Logo esqueceu o arranhão, voltou a riscar com telha o chão de barro. Era ali que inventava seus mundos, enterrava seus botões, papéis e pedras coloridas em caixas amarradas com barbante. Comia goiaba verde do pé. Fazia a dança da chuva enquanto ela caia. Dava voltas pelo corredor que cercava a casa, contava o tempo, batia recordes, ganhava premio no pódio. Ajudava as tanajuras no carregamento das sementes até os buracos das minúsculas famílias. Gritava “terra à vista!” ou “preso em nome da lei!”, dependendo da ocasião, numa companhia solitária de seu amigo imaginário. Era com ele que tinha conversas sérias, era para ele que mostrava os mapas e rotas das aventuras vindouras. Com ele desabafava, reclamava das lições de casa e da obrigação das verduras no prato. Era a ele que dava bom dia, vamos logo, boa tarde, não enche o saco e boa noite!

Girava o carrinho de madeira em frente à janela da sala quando sentiu passar pelas suas narinas um aroma que reconhecia como ninguém. Aquilo era purê cozinhando na panela e logo que percebeu seu estomago deu um sinal.

Correu para a porta tirando a sandálias dos pés para não sujar o chão encerado. Enxugou o suor do rosto com o braço, deu um sorriso para a mãe e correu em direção ao banheiro. Aprendeu que a hora do almoço era também hora do banho, uma sequência que decorara com muita bronca. Funcionava como regra: banho, almoço, troca de roupa e escola. Antigamente realizava a sequência de outra maneira: almoço, banho e escola, mas começou a passar mal de indigestão durante o banho. Quando começou a lambuzar as roupas com a nova sequência, sua mãe teve de separar o banho da troca de roupa.

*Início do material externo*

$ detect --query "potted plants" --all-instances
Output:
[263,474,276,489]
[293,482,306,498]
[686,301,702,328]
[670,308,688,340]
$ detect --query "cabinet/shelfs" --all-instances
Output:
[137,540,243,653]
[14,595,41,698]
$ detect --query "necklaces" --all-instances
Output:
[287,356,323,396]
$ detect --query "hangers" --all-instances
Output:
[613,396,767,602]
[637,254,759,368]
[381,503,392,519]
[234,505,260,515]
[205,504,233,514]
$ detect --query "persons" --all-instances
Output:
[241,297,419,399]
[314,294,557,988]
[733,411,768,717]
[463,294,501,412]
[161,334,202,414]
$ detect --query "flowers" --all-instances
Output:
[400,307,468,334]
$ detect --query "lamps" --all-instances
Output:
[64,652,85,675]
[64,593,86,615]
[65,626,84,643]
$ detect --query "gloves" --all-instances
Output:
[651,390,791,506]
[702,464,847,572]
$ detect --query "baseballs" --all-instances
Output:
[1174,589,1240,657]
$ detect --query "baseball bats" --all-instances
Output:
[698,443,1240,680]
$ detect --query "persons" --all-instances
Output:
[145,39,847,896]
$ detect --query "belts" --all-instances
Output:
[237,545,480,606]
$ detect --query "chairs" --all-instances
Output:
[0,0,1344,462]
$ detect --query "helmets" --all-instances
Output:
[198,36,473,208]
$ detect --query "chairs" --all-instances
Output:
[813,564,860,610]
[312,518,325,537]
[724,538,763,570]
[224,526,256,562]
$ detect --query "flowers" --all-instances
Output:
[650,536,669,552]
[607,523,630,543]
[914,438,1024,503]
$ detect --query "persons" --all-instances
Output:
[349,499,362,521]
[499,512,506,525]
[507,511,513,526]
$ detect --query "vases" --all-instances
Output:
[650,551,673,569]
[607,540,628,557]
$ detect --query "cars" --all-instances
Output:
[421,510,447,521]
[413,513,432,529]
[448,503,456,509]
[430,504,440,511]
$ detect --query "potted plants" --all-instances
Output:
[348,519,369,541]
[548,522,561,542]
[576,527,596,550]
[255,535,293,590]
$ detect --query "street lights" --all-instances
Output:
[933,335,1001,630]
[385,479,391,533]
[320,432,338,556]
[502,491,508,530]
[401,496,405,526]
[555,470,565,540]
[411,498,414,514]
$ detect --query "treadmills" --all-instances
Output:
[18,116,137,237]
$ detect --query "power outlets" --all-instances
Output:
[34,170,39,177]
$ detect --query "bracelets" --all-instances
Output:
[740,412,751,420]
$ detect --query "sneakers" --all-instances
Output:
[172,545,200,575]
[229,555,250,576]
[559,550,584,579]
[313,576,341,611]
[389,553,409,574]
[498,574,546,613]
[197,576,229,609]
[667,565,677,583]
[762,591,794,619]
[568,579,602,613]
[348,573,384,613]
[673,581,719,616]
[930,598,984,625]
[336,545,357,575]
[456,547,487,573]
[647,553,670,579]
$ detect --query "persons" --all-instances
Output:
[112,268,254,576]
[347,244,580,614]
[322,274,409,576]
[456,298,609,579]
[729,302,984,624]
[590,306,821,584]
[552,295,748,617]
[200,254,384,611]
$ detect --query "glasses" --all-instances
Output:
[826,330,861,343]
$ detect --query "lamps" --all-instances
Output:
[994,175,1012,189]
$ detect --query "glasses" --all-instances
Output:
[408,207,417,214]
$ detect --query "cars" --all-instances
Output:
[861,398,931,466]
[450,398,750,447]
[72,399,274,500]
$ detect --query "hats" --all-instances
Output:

Quando a mãe percebeu a empolgação dele decidiu esperar para ver o milagre. Cinco minutos depois ele já estava sentado sob a mesa, cabelos penteados para o lado, guardanapo no pescoço, mochila no braço da cadeira e os olhos saltados sobre a panela. A mãe fez o seu prato, sorriu vagarosamente um sorriso de satisfação e incredulidade. Esse menino estava mesmo no mundo da lua, mal sabia ele que não era dia de escola. No sábado o banho podia ficar pra mais tarde.

Um comentário:

Eu disse...

hahahaha
adorei o final da historia
nem preciso falar q vc eh mto nisso ;)

e essa historia me deu uma saudade da infancia!